The anti-platelet agent, ticlopidine, upregulates interleukin-1-Beta-stimulated nitric oxide production in cultured rat vascular smooth muscle cells.

BACKGROUND

Hemodialysis patients who had been treated with anti-platelet aggregation drugs, including ticlopidine, sometimes developed hypotension. The mechanism by which ticlopidine lowers the blood pressure in hemodialysis patients is unclear. To elucidate the mechanism of the action of this drug, we investigated cytokine-stimulated nitric oxide (NO) metabolism by ticlopidine in cultured rat vascular smooth muscle cells (VSMC).

METHODS

Nitrite, a stable metabolite of NO, and intracellular cAMP and cGMP contents were assayed by the Griess method and enzyme immunoassay, respectively. iNOS mRNA and protein expressions were analyzed by Northern blotting and Western blotting.

RESULTS

Ticlopidine enhanced interleukin-1beta (IL-1beta)-induced nitrite production in a dose- and time-dependent manner.
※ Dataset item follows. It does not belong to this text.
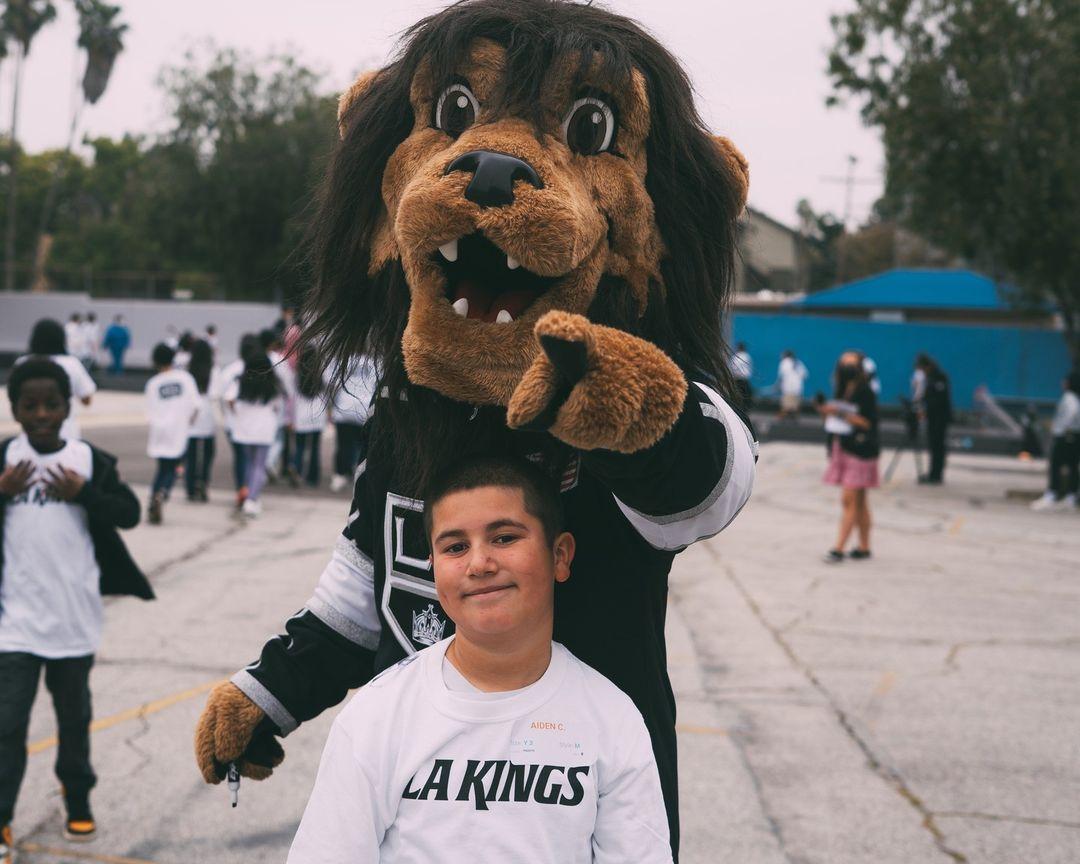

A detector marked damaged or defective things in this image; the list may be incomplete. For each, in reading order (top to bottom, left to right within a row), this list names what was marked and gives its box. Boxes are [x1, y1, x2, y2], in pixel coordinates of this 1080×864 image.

crack in asphalt [704, 546, 976, 864]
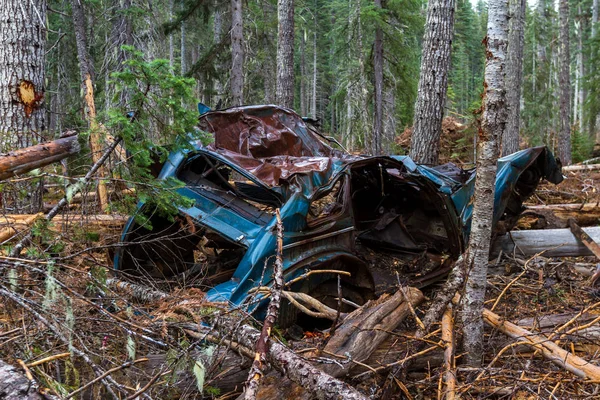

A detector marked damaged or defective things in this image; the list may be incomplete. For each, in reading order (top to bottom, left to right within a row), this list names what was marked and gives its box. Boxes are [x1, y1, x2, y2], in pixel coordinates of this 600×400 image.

The mRNA and protein expressions of inducible NO synthase were upregulated by ticlopidine in a dose- and time-dependent manner. IL-1beta alone stimulated both intracellular cAMP and cGMP contents, and the addition of ticlopidine further enhanced their contents. KT 5720, a selective inhibitor of protein kinase A, but not KT 5823, a selective inhibitor of protein kinase G, abolished the enhancement of IL-1beta-induced nitrite production by ticlopidine. In addition, a phosphodiesterase inhibitor, isobutylmethylxanthine, enhanced IL-1beta and ticlopidine induced nitrite production.

CONCLUSION

We concluded that ticlopidine enhanced the IL-1beta-induced NO production via cAMP and subsequent activation of protein kinase A in cultured rat VSMC.